Love is both a noun and a verb. We talk about love, what love is, and then we talk about loving, doing love. What does it mean? Love is an active verb. It means to be assertive in your love, to care about other people, to meet a stranger and immediately love them and accept them. It's tough - it's tough for me to do. I am one of those people who like to put people in nice little categories: "O.K., I love this category, but I am not so sure about this category; I love these people in this category, but some of them I don't like - another definition of love; you know, I don't have to like them, but I love them". I don't think that's true, but that is the way we do it. That is what we do with that word, love. We don't bring it into our hearts and into our minds and really understand what Jesus was telling us. The kind of love that Jesus has for the world - for you and me, my brothers and sisters, for the Church - the kind of love that Jesus has is that saving and redeeming love, the kind of love that says, "You are O.K.; you are a good person; you are accepted by God." Is that the kind of love that we can have for one another? Can we have that assertive, affirming love for one another? Can we say to the other person, "Yes, I love you; you are an acceptable person; you are God's child; you are worthy of love." That, my friends, and my brothers and sisters in Christ, is a redeeming, saving kind of love, because it says to the other person, "You are worthy; you are worthy of God's love; you are worthy of my love; you are worthy."

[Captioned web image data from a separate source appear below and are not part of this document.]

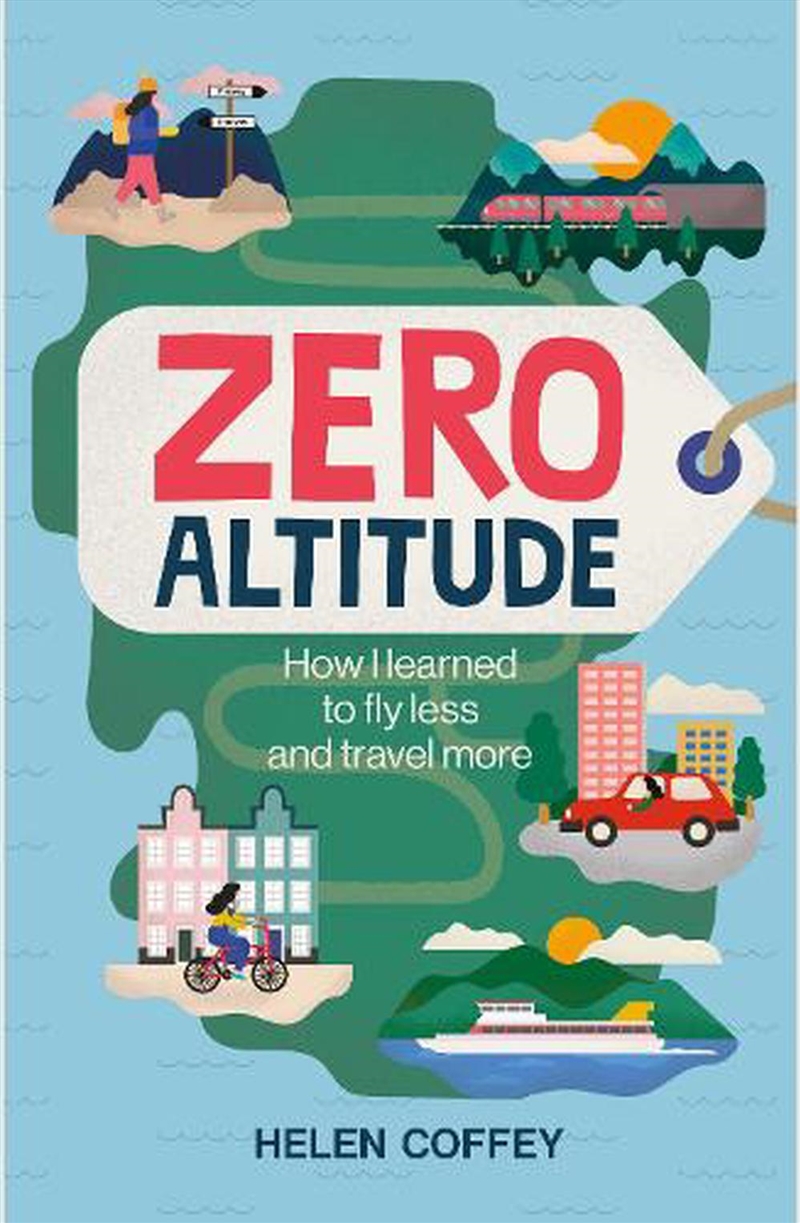 Zero Altitude: How I Learned to Fly Less and Travel More/Product Detail/Travel & Holidays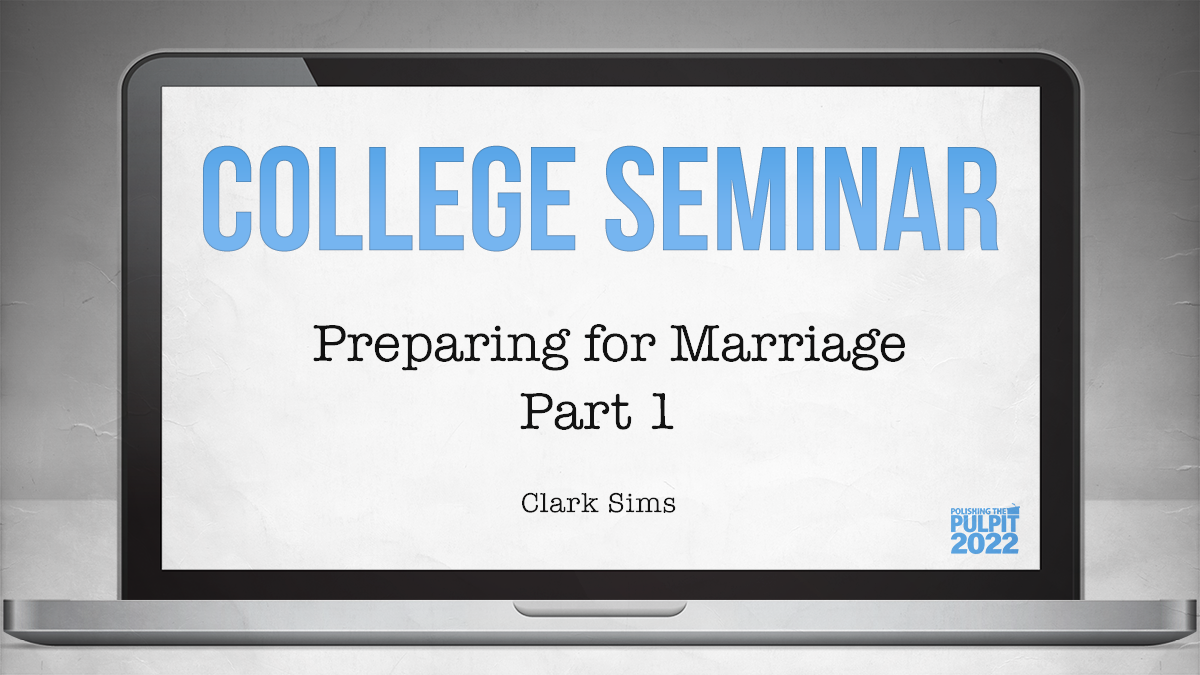 College Seminar: Preparing for Marriage (Part 1) | Clark Sims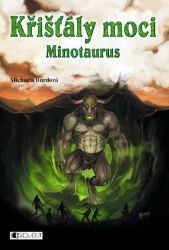 Křišťály moci – Minotaurus Křišťály moci – Minotaurus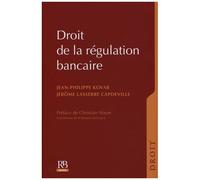 Droit De La Régulation Bancaire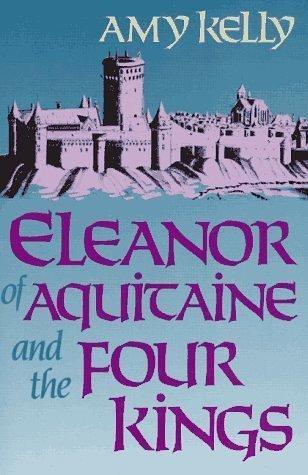 Eleanor of Aquitaine and the Four Kings (Harvard paperbacks)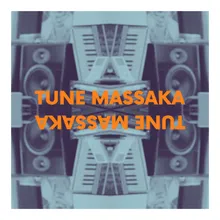 TUNE MASSAKA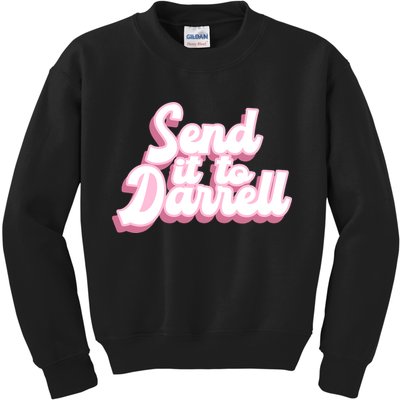 Send It To Darrell Kids Sweatshirt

So, I think our lesson today is a tough lesson, but it is one that we need to hear. It is a blessing upon us, because it tells us that Jesus loves us and God loves us through Jesus Christ, through the power of the Holy Spirit. We are redeemed; we are saved by the love that Jesus has and had. He was willing to give His life that we might have life. Greater love - there is none than this. Jesus said, "No greater love is this than to give one's life for one's friends."
Tough lesson, but one I need to hear, and I hope one that you can hear and take into your hearts and act on it.